In honor of the event, the Alon Group built a special large silver menorah on which they hung photographs of the two victims of the October terror attack; Kim Levengrond-Yehezkel, 29, and Ziv Hajbi, 35.
The former Palestinian employee of the Alon Group Ashraf Walid Suleiman Na’alwa, 23, who killed his two Israeli co-workers, is still at large.
“The Arabs will not defeat us. They will not break our spirit. I am not broken; I break others. To prove it, I lit a Hanukkah candle,” said Levengrond.
As he spoke, he helped one of his grandchildren put together a toy and watched Kim’s one-and-a-half-year-old son Kai play with two small toy cars on the floor.
Prior to his daughter’s death, he had come to the small office in the Samaria Region of the West Bank just once to have coffee with her. He came a second time, on the morning of his daughter’s death, when he raced to the site upon hearing of the attack believing he could save her.
Levengrond also returned for a ceremony there 30 days after the killing. “I still have yet to comprehend what happened,” he said.
But he has focused more on anger than grief, particularly at Prime Minister Benjamin Netanyahu, the government and the IDF who he feels have not done enough to stop terror attacks, dismantle terrorist infrastructure or hold the Palestinian Authority accountable.
“I am not the only one,” he said, adding that the government has also abandoned the families of those Israelis held in Gaza.
Netanyahu talks all the time about the Palestinians paying terrorist, but he just allowed the transfer of $15 million into Gaza, Levengrond said.
“We are paying terrorists. What does he think they are using it for?” he asked.
When his Kim was alive, he always told her she could depend on him. At the time, he thought he meant he would come to her rescue if her car broke down.
Since her death, he has seen himself as a warrior on her behalf who will not rest until he believes that justice is done.
“My daughter’s blood is not water,” he said. This coming Saturday, he has organized a rally at Rabin Square in Tel Aviv at 8 p.m. for all those who, like him, see themselves as second-class citizens in the country.
Rafael Alon, the company CEO, said that his factory has reopened, but has not recovered from the attack.
“It’s too early. This was a horrible tragedy,” he said.
The group of some 20 administrative employees, who worked with Kim and Ziv, did not want to return to the office where the attack took place.
So he rented office space for them in Rosh Ha’ayin. The space where they worked remains empty, including Kim’s desk, which has been cleaned out and is now hidden behind a bookshelf.
The terrorist is not representative of the 250 Palestinians who work here, who are good people and who have continued to come here, Alon said.
“If I thought anything else, I could not come to work,” he said.
One of the Palestinian employees who was here at the time of the attack tried to help an Israeli woman named Sarah who was wounded, he said. Others would have killed the terrorist if they could have.

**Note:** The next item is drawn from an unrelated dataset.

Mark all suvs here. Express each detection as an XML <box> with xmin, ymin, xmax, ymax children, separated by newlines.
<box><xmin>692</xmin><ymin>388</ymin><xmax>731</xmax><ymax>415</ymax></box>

The attack was totally contrary to their interests, he said, explaining that the livelihood of the Palestinian workers is dependent on the success of the industrial park that employs both Palestinians and Israelis.
“I pay out some NIS 2 million in salaries,” he said.
“I always believed in co-existence,” Alon told the Post, adding that the attack has shaken but not diminished that faith.
On the table by his office, the candles of a small menorah flickered. As the office shut down, the voices of a few workers singing a well-known Hanukkah song resounded in the hallway: “we have come to vanquish the darkness.”